On mother’s day it seems most appropriate to celebrate my mother’s maternal line; that is all the female ancestors who passed down their H11a mitochondrial DNA (mtDNA)* to me and my cousins. As far as I know it, there was only one woman born in each generation until my grandmother, who had three girls. Each of her daughters had exactly one girl, but only one of us three had any more girls.
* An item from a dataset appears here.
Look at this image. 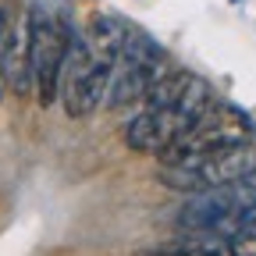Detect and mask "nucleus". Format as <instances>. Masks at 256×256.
<instances>
[{"mask_svg": "<svg viewBox=\"0 0 256 256\" xmlns=\"http://www.w3.org/2000/svg\"><path fill=\"white\" fill-rule=\"evenodd\" d=\"M210 104V86L192 72H168L142 100V110L128 121L124 142L136 153L160 156Z\"/></svg>", "mask_w": 256, "mask_h": 256, "instance_id": "1", "label": "nucleus"}, {"mask_svg": "<svg viewBox=\"0 0 256 256\" xmlns=\"http://www.w3.org/2000/svg\"><path fill=\"white\" fill-rule=\"evenodd\" d=\"M178 220L185 232L217 235L228 242L252 232L256 228V171L228 185L192 192V200L182 206Z\"/></svg>", "mask_w": 256, "mask_h": 256, "instance_id": "2", "label": "nucleus"}, {"mask_svg": "<svg viewBox=\"0 0 256 256\" xmlns=\"http://www.w3.org/2000/svg\"><path fill=\"white\" fill-rule=\"evenodd\" d=\"M249 139H252V121L235 104H214L210 100L200 110V118L160 153V164L164 168L196 164V160H203V156H214L220 150H232V146L249 142Z\"/></svg>", "mask_w": 256, "mask_h": 256, "instance_id": "3", "label": "nucleus"}, {"mask_svg": "<svg viewBox=\"0 0 256 256\" xmlns=\"http://www.w3.org/2000/svg\"><path fill=\"white\" fill-rule=\"evenodd\" d=\"M114 57L96 50L86 36H72V50L64 57V72H60V104L72 118H86L100 107L107 96V82L114 72Z\"/></svg>", "mask_w": 256, "mask_h": 256, "instance_id": "4", "label": "nucleus"}, {"mask_svg": "<svg viewBox=\"0 0 256 256\" xmlns=\"http://www.w3.org/2000/svg\"><path fill=\"white\" fill-rule=\"evenodd\" d=\"M168 75V60H164V50H160L150 36L128 28V40L121 46V57L110 72V82H107V104L110 107H132V104H142L146 92Z\"/></svg>", "mask_w": 256, "mask_h": 256, "instance_id": "5", "label": "nucleus"}, {"mask_svg": "<svg viewBox=\"0 0 256 256\" xmlns=\"http://www.w3.org/2000/svg\"><path fill=\"white\" fill-rule=\"evenodd\" d=\"M72 50V32L57 14L36 8L28 14V60H32V86L40 104L50 107L60 96V72Z\"/></svg>", "mask_w": 256, "mask_h": 256, "instance_id": "6", "label": "nucleus"}, {"mask_svg": "<svg viewBox=\"0 0 256 256\" xmlns=\"http://www.w3.org/2000/svg\"><path fill=\"white\" fill-rule=\"evenodd\" d=\"M256 171V146L252 142H238L232 150H220L214 156H203L196 164H178V168H160V182L178 188V192H203V188H217L238 182L246 174Z\"/></svg>", "mask_w": 256, "mask_h": 256, "instance_id": "7", "label": "nucleus"}, {"mask_svg": "<svg viewBox=\"0 0 256 256\" xmlns=\"http://www.w3.org/2000/svg\"><path fill=\"white\" fill-rule=\"evenodd\" d=\"M8 32H11V22H8L4 11H0V96H4V50H8Z\"/></svg>", "mask_w": 256, "mask_h": 256, "instance_id": "8", "label": "nucleus"}]
</instances>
Fortunately for the continuation of our mtDNA line, my cousin’s two daughters each have a little girl of their own now.

The furthest back maternal line ancestress that I have found is my great-great-great-grandmother Veronika Ebner (nee Engl) of Winklarn, Bavaria, born sometime around 1800. She had my great-great-grandmother Karolina Wittmann (nee Ebner)  born 1831 in Eslarn, Bavaria.

Next we get to the women that I know something about and have pictures of.

My mtDNA ancestors

Retta Reiner, Fanny Thannhauser, Thannhauser daughters

My great-grandmother Margarette Katherina Reiner (born Wittmann) is on the far left on her wedding day the 3rd of February, 1889. In the middle is my grandmother, Franziska Thannhauser (born Reiner) in her youth and on the far right her three daughters as children.

My favorite blogger, Roberta Estes of DNA explained, did a post celebrating her maternal DNA which inspired this post. Thank you Roberta.